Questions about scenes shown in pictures
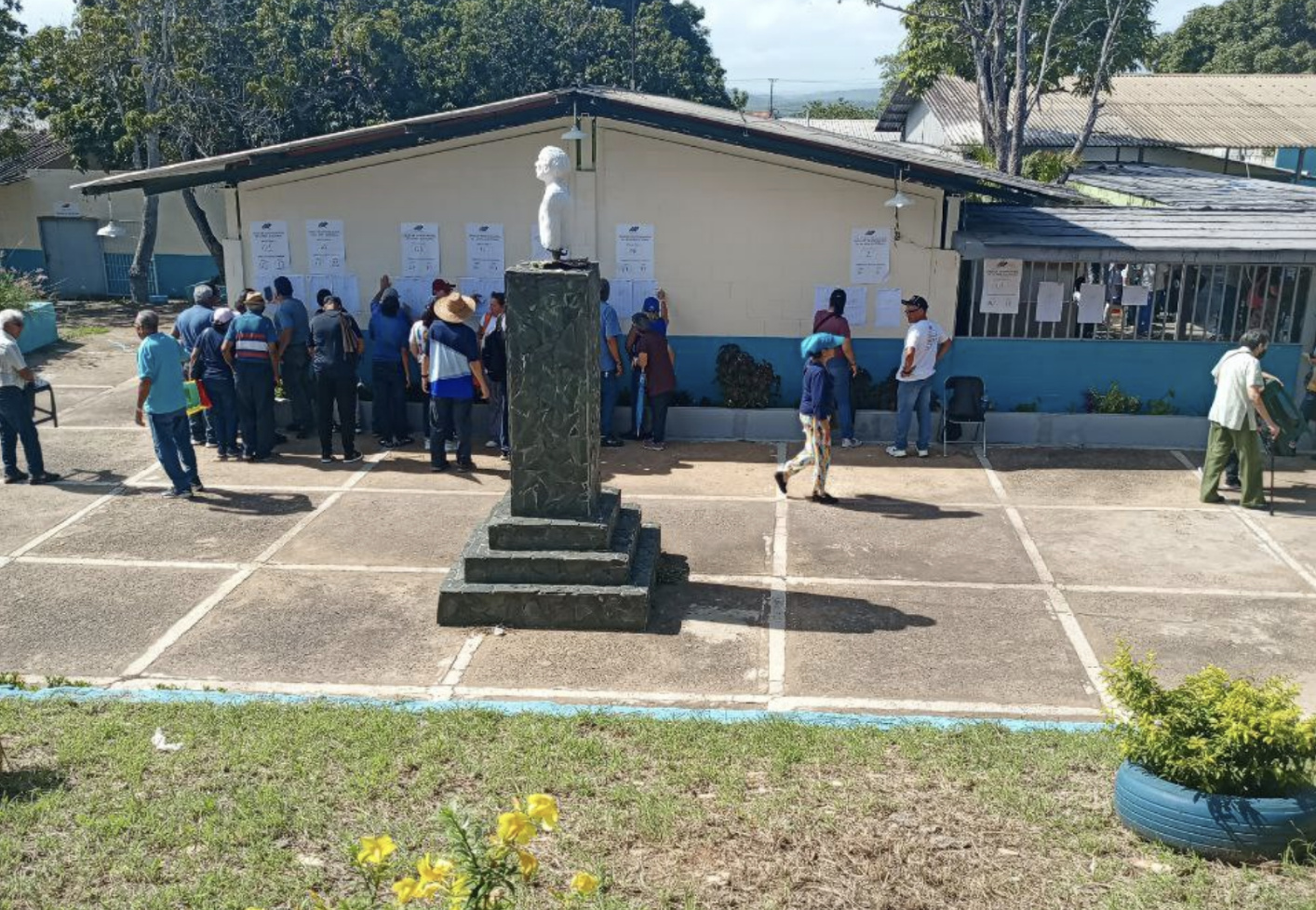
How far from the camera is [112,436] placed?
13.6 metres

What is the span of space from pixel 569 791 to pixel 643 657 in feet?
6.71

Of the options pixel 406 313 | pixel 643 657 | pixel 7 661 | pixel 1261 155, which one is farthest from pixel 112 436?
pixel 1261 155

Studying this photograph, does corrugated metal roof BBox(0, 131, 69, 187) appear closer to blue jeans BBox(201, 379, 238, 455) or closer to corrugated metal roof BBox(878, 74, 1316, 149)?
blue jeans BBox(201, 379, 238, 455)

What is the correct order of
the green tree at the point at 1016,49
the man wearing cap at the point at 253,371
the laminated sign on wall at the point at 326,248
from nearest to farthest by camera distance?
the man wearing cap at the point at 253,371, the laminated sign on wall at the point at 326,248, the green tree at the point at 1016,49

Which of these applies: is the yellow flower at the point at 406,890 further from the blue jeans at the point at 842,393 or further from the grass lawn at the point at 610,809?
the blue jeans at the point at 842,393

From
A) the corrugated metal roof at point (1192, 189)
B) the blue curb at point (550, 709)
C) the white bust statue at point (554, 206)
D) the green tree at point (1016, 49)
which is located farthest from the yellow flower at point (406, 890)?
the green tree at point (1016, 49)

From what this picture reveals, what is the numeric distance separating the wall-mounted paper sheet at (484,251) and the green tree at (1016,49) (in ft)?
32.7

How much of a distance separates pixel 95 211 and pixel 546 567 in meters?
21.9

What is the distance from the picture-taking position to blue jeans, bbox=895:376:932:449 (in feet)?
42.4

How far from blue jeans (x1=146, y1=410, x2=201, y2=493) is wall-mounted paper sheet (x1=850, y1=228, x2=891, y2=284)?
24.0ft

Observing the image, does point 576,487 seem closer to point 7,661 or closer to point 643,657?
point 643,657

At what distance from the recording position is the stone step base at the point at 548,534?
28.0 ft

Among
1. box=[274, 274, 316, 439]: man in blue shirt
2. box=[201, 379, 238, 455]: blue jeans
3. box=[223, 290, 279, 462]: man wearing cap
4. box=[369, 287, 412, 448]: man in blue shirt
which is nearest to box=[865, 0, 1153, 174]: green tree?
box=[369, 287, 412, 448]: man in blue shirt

Short task:
Duplicate, word for word, the part of the data that starts with the line containing "At what distance" and runs to the end of the data.

Completed task:
At what distance from the recording position is the stone step base at the point at 548,534?
28.0 ft

Among
1. box=[274, 274, 316, 439]: man in blue shirt
2. box=[201, 379, 238, 455]: blue jeans
3. box=[223, 290, 279, 462]: man wearing cap
4. box=[369, 287, 412, 448]: man in blue shirt
which is nearest to box=[865, 0, 1153, 174]: green tree?
box=[369, 287, 412, 448]: man in blue shirt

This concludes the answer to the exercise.